Barry’s Blog # 82: Male Initiation and the Mother in Greek Myth, Part Four of Eight

With Oedipus as our primary example, let’s consider how Greek myth imagined three other young male heroes and the routes they took to manhood: Orestes, Pentheus, and Telemachus. All three boys were the only sons of heroic kings, yet none of them knew their fathers. Pentheus’ father Echion was absent or dead. Agamemnon, Orestes’s father, was gone ten years at Troy and murdered immediately upon his return. And Odysseus, father of Telemachus, wandered for ten more years before returning. But seen with a mythopoetic eye, each son underwent a more – or less – successful separation from his mother.


Orestes inherited a barbarous and extended family curse of crimes and reprisals. As in many families, we can identify the heritage of the father gods of the sky in this story. Agammenon carried the yoke of both Kronos and Ouranos. To Orestes (as well as Pentheus and Telemachus), his father was the classic absent father, gone to war ten years and then deceased. But to Orestes’ sister Iphigenia, Agammenon enacted the family’s child-killing history that extended back two generations.

The legacy of the House of Atreus culminated with an impossible choice: Apollo demanded that Orestes murder his mother Clytemnestra to avenge her own murder of his father. Clytemnestra was one of the ultimate bad mothers of world literature. She did, of course love Iphigenia. But in her obsession with vengeance – and her adultery – she disregarded her other children.

But she was still his mother – she bared her breast to him just as he lifted his sword (a near-universal symbol of the ability to discriminate between truth and illusion) to her. Refusing the terrible task meant lifelong exile, Apollo’s hatred and no possibility of ever claiming his inheritance. In indigenous terms, it meant refusing initiation and a lifetime wasted as a child who would never know himself or give his innate gifts to his community.

Obeying Apollo, Orestes committed the murder. And yet, the price of obedience was madness: tormented by guilt and the vengeful furies, he went insane. Years of wandering, grief and purification passed before he was healed.

Feminists rightly criticize the best-known version of this story, Aeschylus’ Oresteia, as an allegory of the shift from indigenous goddess-worship to patriarchal religion. But this explanation doesn’t account for the emotional impact of Orestes’ tragic situation.

Men – and perhaps mothers – sense that he made the only possible choice. The classicist Robert Fagles argues that Clytemnestra represents the Great Mother as well as the bad mother. When she tells Orestes, “I see murder in your eyes, my child – mother’s murder,” she is stating both “a horrified accusation and a challenge.” Her “death-cry is a birth-cry too, for she brings forth the destiny of her son; she turns his innocence into power.”


Electra, Orestes and Clytemnestra

The murder of the bad mother – as mother complex – was an act that he had to accomplish before knowing his own masculine nobility.
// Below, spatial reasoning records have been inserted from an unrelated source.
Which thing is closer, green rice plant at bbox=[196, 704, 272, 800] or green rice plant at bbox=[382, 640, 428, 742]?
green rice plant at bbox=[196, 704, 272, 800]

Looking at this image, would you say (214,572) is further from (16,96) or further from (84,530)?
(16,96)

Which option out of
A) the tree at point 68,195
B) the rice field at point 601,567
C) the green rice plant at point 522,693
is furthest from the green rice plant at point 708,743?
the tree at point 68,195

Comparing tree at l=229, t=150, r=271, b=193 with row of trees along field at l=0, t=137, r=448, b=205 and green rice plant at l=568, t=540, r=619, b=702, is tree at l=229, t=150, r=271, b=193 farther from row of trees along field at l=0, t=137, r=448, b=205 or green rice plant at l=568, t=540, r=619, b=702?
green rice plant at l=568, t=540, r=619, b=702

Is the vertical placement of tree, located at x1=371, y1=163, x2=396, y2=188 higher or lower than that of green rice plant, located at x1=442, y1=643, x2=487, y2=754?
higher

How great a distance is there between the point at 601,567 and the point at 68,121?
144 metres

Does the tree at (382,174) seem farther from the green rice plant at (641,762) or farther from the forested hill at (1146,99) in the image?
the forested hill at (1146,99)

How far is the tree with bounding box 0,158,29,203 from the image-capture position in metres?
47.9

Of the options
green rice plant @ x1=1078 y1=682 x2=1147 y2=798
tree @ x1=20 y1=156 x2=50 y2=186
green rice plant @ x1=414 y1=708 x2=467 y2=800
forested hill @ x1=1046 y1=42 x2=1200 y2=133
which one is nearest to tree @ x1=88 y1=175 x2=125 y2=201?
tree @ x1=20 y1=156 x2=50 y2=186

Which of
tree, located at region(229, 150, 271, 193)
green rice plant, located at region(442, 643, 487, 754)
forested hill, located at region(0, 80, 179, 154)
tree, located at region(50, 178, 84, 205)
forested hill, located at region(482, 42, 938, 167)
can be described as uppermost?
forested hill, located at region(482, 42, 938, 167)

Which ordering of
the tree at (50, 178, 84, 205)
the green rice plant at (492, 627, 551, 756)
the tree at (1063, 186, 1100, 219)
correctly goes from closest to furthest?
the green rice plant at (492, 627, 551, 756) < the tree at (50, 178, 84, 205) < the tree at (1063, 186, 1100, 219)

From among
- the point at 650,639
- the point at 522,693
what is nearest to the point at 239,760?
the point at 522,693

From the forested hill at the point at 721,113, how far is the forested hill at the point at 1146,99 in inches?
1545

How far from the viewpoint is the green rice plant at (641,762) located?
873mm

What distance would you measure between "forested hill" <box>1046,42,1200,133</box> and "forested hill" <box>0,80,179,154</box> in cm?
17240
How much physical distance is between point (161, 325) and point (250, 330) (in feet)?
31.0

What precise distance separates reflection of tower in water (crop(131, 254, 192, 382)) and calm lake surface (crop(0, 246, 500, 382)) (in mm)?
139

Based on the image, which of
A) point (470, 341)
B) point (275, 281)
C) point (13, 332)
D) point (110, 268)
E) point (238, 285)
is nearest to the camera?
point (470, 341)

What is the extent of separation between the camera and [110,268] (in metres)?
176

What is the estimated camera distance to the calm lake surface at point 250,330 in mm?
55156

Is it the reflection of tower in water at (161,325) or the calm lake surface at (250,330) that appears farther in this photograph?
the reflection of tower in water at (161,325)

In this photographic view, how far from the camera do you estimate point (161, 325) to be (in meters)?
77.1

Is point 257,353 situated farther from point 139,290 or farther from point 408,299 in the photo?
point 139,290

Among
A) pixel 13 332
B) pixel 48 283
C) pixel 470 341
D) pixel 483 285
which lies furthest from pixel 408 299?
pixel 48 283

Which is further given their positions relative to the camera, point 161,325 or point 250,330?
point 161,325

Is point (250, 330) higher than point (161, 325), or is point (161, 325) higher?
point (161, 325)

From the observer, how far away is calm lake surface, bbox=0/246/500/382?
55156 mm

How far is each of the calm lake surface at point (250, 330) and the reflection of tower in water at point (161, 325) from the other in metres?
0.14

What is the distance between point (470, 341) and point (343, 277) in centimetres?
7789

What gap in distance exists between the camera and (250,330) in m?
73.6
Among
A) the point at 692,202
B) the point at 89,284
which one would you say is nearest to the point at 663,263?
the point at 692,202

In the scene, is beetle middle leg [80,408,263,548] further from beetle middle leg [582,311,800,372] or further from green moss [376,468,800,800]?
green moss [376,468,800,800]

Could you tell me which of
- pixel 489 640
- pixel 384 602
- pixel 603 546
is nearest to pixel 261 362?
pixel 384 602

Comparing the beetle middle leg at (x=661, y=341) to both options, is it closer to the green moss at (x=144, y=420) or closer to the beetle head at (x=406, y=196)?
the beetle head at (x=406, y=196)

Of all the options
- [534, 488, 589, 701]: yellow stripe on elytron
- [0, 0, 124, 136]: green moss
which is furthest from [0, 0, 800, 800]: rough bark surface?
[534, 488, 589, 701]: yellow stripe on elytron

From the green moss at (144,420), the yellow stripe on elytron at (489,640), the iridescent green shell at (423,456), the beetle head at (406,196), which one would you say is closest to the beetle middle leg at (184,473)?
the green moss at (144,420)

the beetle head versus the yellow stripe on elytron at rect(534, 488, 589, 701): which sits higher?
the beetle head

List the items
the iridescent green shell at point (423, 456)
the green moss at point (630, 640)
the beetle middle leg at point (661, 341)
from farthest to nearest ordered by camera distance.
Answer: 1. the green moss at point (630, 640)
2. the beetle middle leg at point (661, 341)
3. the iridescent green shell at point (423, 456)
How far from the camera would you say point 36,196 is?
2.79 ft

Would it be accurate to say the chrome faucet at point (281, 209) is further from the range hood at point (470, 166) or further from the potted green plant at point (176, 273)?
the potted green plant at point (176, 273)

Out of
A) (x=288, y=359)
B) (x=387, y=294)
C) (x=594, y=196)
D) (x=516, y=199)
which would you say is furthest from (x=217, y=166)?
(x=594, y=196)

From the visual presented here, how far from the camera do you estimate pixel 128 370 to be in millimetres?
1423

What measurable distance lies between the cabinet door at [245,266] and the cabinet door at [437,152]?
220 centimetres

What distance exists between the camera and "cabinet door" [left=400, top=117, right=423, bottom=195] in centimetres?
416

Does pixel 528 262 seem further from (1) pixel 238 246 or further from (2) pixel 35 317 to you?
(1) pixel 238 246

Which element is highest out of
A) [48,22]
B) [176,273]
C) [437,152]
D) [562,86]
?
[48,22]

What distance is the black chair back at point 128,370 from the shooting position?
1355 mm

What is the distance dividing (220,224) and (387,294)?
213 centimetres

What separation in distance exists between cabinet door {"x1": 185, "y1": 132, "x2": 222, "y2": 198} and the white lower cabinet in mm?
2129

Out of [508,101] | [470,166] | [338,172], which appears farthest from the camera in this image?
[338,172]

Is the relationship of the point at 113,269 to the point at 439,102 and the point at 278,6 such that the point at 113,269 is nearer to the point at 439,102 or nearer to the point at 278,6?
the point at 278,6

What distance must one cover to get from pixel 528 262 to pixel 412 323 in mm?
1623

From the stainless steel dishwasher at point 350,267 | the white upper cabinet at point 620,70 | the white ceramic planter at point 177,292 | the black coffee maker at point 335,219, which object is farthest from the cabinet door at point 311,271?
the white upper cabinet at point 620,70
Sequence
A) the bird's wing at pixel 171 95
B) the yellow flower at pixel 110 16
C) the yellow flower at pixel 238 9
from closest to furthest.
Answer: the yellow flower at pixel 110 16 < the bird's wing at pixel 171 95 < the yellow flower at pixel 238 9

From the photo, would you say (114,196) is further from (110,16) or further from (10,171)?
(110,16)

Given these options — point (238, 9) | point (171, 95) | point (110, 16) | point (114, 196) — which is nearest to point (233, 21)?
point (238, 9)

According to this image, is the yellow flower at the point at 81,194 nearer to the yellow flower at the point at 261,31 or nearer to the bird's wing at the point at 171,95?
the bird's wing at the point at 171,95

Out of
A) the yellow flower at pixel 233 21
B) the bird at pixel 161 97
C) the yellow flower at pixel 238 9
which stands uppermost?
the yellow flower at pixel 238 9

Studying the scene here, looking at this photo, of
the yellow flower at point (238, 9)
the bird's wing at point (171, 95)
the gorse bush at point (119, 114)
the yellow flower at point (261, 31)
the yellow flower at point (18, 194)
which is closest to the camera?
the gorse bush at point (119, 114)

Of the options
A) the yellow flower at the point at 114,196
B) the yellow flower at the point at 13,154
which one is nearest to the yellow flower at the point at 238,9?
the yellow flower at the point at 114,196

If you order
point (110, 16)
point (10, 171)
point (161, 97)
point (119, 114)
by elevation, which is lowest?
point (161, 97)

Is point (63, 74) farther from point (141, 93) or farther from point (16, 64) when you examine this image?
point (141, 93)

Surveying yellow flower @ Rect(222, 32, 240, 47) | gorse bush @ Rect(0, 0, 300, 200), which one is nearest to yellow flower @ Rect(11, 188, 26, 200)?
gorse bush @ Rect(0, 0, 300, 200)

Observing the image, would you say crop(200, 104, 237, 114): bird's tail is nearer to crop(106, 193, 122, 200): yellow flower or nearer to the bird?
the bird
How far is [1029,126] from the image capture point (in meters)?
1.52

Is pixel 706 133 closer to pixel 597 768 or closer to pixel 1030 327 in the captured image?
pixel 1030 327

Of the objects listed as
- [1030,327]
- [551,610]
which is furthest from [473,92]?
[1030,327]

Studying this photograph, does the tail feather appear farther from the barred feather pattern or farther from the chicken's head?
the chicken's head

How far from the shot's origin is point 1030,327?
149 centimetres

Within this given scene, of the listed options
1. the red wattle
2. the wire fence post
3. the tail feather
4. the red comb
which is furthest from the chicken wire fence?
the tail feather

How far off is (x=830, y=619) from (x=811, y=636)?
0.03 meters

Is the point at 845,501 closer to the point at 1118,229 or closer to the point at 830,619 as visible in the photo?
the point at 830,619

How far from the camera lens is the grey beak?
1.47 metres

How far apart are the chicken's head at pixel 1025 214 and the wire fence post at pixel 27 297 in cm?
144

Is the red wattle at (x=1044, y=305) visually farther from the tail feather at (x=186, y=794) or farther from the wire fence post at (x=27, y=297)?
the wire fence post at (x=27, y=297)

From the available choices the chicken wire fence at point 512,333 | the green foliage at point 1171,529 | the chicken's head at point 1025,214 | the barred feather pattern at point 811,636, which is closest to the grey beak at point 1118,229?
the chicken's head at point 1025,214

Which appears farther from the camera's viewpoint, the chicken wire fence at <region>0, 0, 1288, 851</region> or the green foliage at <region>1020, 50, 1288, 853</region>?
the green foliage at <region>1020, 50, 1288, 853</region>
Yet only after his years of grief and atonement would Athena and the elders of Athens judge him as sufficiently transformed to be admitted to the community of mature adults, the polis. In one variant of the story he bit off a finger, sacrificing it to the Furies. Perhaps the finger symbolizes not phallic potency but the brittle masculine armoring that actually veils the fear of those who haven’t cut the maternal chord.

Orestes survived the symbolic death of his old self. He was willing to experience the descent into madness, and his grief was not merely for himself but for his criminal ancestors. In killing the bad mother (rather than marrying her), he also killed the family curse. In refusing to pass it on to further generations, he embodied the truth repeatedly sung in the Oresteia: “Sing sorrow, sorrow, but good wins out in the end.”

Does the killing of the mother in myth serve as a model for misogynistic treatment of actual women? For some men, absolutely. But we miss an opportunity when we take mythic images literally. These are symbolic murders that become literalized only when a person or (in our case) an entire culture loses the capacity for metaphorical thinking. Jung writes, “To the logos, unconsciousness is the primal sin, evil itself. Therefore, its creative act of liberation is matricide.” But there is a price: Orestes must grieve and repent his action, even if a god demanded it.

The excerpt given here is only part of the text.